### Exercise prompt:
Reproduce verbatim the material from the line with "What distance from the camera" to the line with "Answer: 486", including both of those lines and nothing else.

### Materials provided:
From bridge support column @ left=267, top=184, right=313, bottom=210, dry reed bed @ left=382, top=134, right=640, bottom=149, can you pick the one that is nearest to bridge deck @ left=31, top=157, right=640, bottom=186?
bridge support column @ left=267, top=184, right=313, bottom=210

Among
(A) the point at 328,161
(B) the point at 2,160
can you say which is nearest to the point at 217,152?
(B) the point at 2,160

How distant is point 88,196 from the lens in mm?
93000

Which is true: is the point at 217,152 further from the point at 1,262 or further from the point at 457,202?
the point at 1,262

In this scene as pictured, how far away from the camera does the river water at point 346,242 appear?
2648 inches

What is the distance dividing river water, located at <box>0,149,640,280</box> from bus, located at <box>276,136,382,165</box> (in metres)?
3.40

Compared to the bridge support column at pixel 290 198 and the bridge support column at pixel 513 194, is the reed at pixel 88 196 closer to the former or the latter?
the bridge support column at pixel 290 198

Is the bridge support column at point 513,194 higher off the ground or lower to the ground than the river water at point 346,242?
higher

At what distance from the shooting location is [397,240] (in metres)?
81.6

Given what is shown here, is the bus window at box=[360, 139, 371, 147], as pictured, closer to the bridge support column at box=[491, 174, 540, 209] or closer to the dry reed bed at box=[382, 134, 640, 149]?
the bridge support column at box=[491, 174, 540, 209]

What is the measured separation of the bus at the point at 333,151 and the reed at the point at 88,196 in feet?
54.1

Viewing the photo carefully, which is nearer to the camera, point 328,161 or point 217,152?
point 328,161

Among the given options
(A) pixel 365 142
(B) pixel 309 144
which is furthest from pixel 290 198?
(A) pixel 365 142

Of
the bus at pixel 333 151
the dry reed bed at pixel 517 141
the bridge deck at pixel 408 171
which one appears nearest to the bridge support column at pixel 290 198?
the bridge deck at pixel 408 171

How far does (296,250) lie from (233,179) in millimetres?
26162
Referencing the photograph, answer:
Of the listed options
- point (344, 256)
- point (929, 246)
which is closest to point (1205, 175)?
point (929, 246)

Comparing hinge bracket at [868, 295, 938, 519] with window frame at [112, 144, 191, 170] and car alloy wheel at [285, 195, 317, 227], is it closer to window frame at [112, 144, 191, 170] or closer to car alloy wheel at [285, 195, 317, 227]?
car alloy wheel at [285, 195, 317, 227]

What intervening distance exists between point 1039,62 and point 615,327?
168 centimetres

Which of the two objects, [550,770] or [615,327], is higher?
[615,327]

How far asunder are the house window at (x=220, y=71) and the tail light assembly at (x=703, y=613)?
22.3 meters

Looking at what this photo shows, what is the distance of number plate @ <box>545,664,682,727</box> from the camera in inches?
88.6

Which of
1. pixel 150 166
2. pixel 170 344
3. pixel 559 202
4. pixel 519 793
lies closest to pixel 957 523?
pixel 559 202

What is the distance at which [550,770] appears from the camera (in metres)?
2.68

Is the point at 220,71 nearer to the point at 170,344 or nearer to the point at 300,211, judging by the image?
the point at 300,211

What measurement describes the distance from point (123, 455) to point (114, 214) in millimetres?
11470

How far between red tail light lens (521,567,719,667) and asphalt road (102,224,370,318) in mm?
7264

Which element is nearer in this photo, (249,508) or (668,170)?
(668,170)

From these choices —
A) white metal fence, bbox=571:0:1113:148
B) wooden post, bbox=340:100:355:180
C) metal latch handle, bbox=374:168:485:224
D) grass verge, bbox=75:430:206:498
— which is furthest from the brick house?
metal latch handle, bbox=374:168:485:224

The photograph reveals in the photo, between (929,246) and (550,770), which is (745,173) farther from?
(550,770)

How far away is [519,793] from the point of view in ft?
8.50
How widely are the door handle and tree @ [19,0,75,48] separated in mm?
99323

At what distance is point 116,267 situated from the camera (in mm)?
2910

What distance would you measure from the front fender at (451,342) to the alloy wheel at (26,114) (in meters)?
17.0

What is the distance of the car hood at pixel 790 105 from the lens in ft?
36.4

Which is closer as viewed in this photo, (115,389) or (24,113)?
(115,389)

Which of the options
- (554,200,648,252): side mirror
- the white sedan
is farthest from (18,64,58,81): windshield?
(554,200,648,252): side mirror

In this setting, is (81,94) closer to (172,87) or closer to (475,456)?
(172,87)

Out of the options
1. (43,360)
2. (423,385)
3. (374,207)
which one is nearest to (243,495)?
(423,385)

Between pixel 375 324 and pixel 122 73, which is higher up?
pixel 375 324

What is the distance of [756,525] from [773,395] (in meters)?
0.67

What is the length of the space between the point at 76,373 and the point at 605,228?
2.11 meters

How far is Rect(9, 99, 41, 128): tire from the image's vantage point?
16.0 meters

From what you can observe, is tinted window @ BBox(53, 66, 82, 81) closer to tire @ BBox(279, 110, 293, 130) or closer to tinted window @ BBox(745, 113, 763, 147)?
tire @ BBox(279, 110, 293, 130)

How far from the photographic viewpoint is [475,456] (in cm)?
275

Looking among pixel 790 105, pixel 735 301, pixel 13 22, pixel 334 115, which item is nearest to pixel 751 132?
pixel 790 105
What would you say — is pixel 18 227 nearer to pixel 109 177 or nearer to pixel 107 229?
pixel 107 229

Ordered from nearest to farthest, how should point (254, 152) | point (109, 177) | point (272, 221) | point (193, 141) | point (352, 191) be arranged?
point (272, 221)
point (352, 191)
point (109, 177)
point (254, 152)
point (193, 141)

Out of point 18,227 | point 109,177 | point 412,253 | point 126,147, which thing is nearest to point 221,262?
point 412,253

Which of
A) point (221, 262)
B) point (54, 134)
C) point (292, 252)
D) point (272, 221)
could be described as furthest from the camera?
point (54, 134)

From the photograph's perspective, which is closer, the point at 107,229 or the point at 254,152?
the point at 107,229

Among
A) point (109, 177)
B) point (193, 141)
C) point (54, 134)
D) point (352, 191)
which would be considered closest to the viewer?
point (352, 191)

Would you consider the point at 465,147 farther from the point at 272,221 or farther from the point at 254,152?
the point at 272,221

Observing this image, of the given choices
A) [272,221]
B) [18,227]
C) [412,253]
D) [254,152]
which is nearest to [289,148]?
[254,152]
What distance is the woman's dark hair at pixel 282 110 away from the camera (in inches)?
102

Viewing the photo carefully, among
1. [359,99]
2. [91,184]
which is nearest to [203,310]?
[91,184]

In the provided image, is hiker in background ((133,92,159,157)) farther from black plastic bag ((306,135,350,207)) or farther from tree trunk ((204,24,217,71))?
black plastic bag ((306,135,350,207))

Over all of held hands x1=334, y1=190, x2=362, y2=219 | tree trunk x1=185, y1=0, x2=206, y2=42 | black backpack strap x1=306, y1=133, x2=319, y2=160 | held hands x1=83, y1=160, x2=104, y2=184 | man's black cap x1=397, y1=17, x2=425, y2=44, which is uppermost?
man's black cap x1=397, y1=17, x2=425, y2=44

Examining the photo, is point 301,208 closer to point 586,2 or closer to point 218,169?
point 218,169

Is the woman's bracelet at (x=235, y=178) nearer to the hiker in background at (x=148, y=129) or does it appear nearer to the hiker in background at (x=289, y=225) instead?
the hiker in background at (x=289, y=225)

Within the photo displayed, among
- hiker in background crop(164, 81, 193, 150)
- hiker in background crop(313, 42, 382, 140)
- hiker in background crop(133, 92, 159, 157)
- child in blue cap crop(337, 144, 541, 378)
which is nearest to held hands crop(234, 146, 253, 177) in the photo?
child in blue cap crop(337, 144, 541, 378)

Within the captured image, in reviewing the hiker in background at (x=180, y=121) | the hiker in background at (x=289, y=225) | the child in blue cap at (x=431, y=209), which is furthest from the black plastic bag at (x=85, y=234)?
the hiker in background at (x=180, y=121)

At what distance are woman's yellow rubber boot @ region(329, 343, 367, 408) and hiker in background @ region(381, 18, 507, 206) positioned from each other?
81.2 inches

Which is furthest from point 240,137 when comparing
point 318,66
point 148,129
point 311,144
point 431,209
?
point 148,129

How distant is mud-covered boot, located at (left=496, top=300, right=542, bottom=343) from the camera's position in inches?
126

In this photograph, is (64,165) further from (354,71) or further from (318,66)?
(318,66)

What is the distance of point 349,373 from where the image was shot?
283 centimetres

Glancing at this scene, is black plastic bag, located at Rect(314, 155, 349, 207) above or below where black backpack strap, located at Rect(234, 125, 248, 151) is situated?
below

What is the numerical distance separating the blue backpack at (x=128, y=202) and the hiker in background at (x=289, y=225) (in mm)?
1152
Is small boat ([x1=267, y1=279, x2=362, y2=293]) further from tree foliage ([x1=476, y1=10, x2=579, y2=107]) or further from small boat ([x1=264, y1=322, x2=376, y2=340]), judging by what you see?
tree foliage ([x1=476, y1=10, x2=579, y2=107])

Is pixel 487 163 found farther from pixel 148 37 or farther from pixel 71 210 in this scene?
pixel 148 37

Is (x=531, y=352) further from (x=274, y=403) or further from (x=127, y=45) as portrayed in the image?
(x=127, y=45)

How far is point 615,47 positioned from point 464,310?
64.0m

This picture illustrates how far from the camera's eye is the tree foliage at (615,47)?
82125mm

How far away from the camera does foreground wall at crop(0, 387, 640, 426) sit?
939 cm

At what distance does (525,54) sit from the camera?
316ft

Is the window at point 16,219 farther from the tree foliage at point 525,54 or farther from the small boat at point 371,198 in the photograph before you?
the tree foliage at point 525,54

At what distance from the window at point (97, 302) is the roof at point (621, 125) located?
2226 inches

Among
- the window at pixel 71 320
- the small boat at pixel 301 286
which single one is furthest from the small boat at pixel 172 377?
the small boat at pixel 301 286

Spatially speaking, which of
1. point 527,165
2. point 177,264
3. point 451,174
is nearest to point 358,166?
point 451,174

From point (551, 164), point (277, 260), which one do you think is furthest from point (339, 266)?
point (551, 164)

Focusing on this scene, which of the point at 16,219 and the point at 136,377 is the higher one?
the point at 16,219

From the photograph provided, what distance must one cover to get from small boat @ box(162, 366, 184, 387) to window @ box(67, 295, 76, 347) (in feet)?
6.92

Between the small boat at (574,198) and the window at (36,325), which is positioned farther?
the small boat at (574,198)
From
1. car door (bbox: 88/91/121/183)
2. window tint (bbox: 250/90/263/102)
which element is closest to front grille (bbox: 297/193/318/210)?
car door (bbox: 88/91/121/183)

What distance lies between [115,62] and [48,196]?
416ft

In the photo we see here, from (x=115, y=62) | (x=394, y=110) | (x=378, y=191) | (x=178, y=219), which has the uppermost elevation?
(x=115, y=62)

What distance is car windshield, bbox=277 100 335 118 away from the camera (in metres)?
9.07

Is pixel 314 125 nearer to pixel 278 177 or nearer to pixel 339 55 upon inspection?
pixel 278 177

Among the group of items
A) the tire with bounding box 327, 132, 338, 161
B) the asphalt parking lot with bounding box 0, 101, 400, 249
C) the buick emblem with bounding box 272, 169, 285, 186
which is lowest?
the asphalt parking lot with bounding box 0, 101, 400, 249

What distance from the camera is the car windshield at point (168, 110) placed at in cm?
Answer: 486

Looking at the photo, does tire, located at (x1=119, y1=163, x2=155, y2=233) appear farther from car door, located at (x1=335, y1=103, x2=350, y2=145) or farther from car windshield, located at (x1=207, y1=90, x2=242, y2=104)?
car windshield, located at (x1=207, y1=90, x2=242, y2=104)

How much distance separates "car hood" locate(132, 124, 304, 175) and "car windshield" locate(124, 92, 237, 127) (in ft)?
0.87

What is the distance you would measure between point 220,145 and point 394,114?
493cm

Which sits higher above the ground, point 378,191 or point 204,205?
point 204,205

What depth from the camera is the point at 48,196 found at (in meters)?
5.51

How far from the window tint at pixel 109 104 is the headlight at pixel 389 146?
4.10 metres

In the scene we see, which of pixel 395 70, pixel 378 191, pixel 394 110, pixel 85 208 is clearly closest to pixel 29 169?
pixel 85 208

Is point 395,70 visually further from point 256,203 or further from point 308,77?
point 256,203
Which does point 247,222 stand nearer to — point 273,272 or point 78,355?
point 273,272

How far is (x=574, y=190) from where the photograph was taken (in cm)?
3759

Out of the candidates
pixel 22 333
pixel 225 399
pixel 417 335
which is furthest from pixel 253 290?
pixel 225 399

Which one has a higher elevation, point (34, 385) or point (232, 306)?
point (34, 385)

### Response to this task:
What distance from the camera is the car windshield at point (168, 110) placed at in cm?
Answer: 486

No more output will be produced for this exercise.